*** Opening Input for this task ***

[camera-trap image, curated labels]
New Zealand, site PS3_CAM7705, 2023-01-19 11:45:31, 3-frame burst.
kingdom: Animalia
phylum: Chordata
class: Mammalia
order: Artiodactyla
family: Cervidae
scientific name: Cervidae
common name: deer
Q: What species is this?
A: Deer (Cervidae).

*** Closing Input for this task ***
*** Opening Input for this task ***

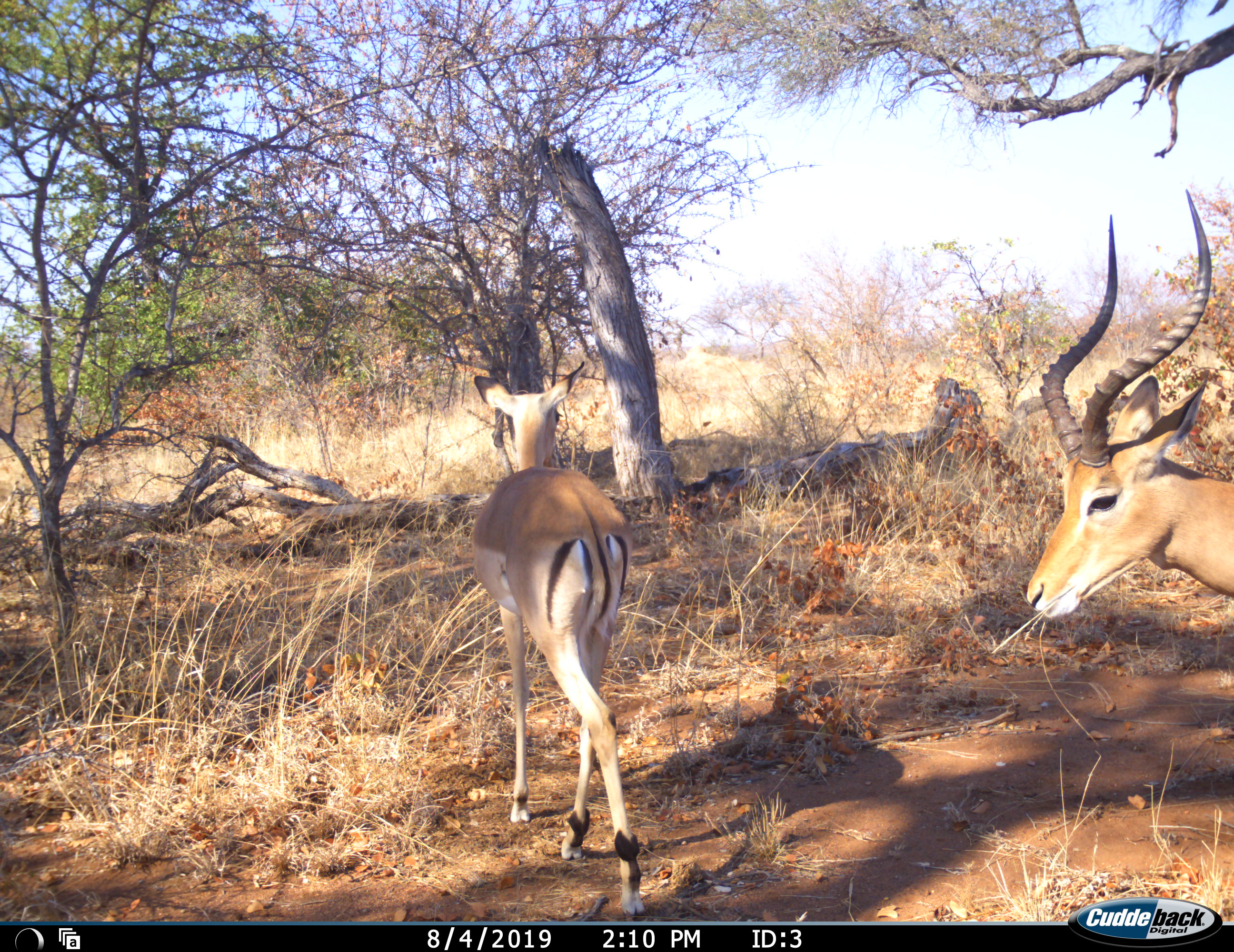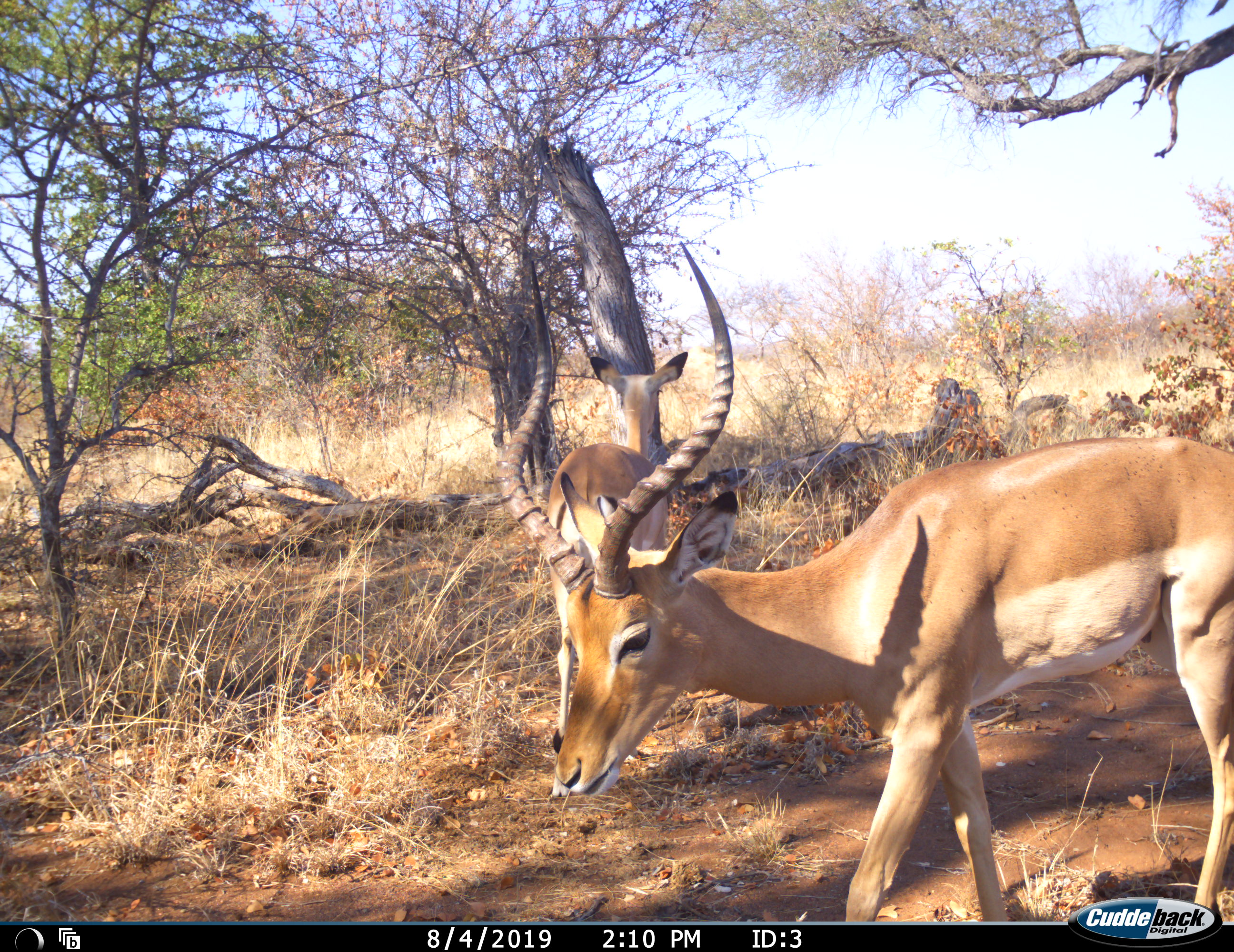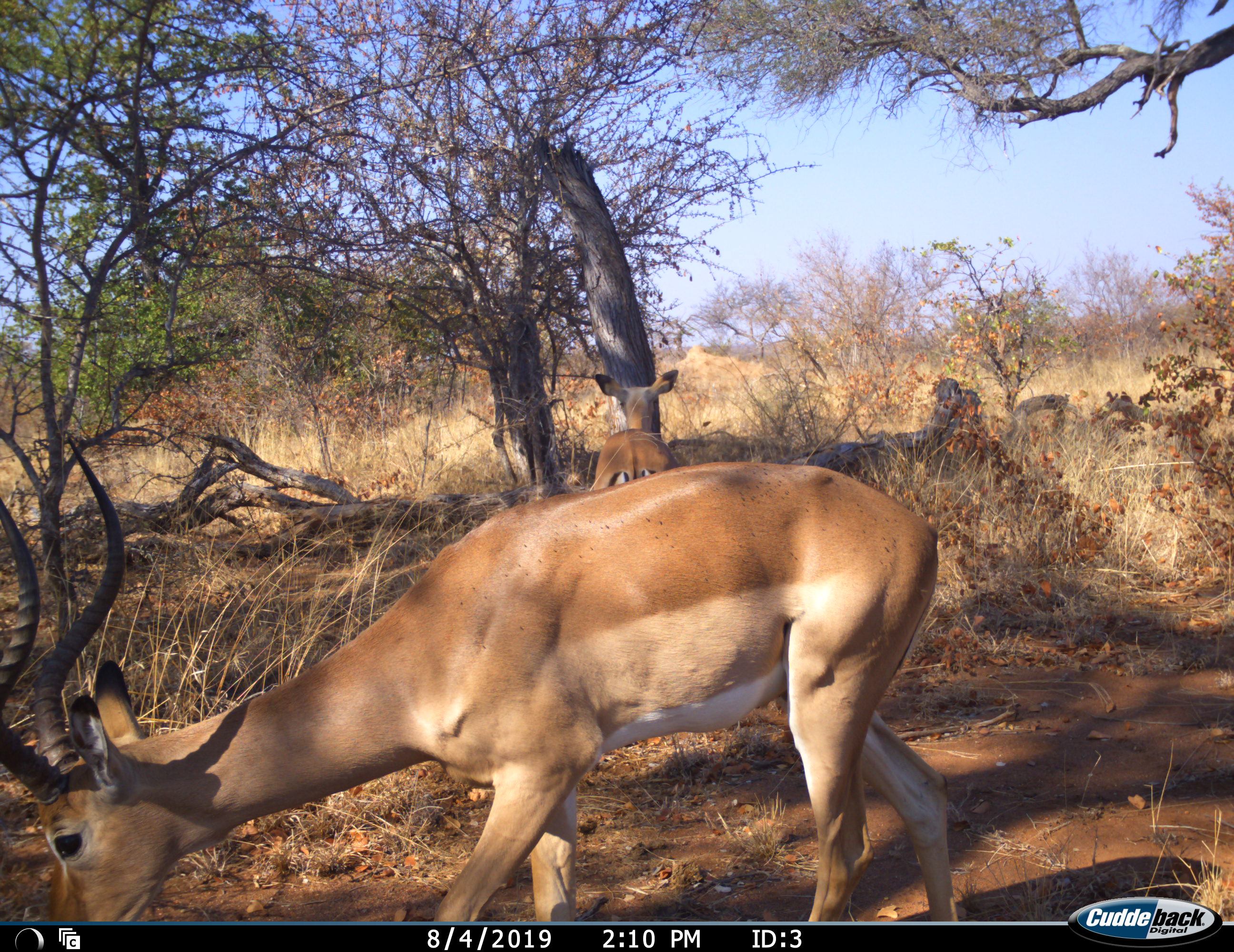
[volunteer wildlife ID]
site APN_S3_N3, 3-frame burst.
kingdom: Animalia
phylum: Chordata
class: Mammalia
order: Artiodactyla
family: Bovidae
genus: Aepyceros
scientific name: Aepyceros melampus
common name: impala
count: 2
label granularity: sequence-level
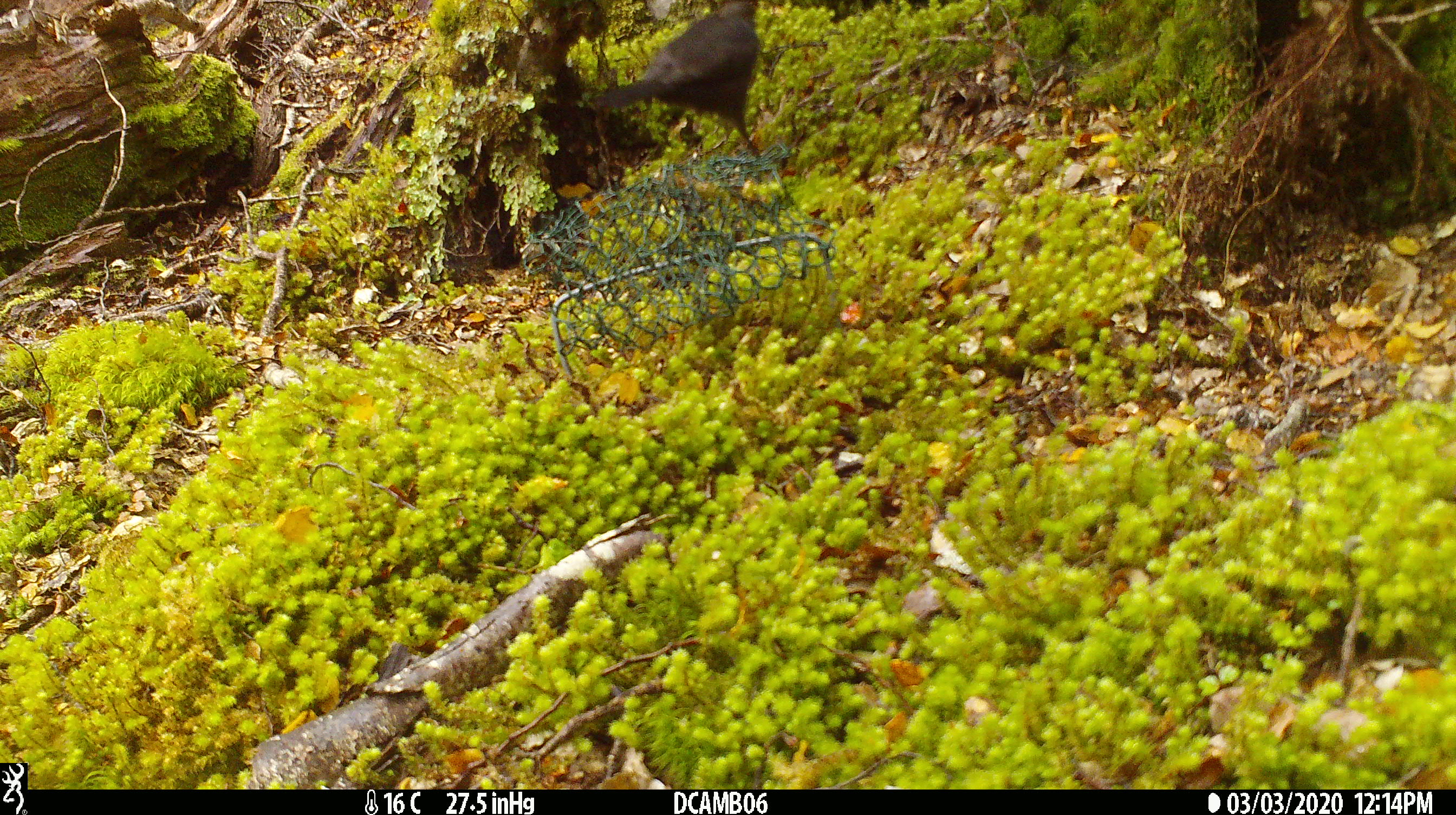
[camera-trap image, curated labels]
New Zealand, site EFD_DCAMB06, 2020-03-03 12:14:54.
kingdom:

*** Closing Input for this task ***

Return, unchanged, the run of lines above that opens with the line containing "New Zealand, site PS3_CAM7705, 2023-01-19" and closes with the line containing "A: Deer (Cervidae).". Include both.

New Zealand, site PS3_CAM7705, 2023-01-19 11:45:31, 3-frame burst.
kingdom: Animalia
phylum: Chordata
class: Mammalia
order: Artiodactyla
family: Cervidae
scientific name: Cervidae
common name: deer
Q: What species is this?
A: Deer (Cervidae).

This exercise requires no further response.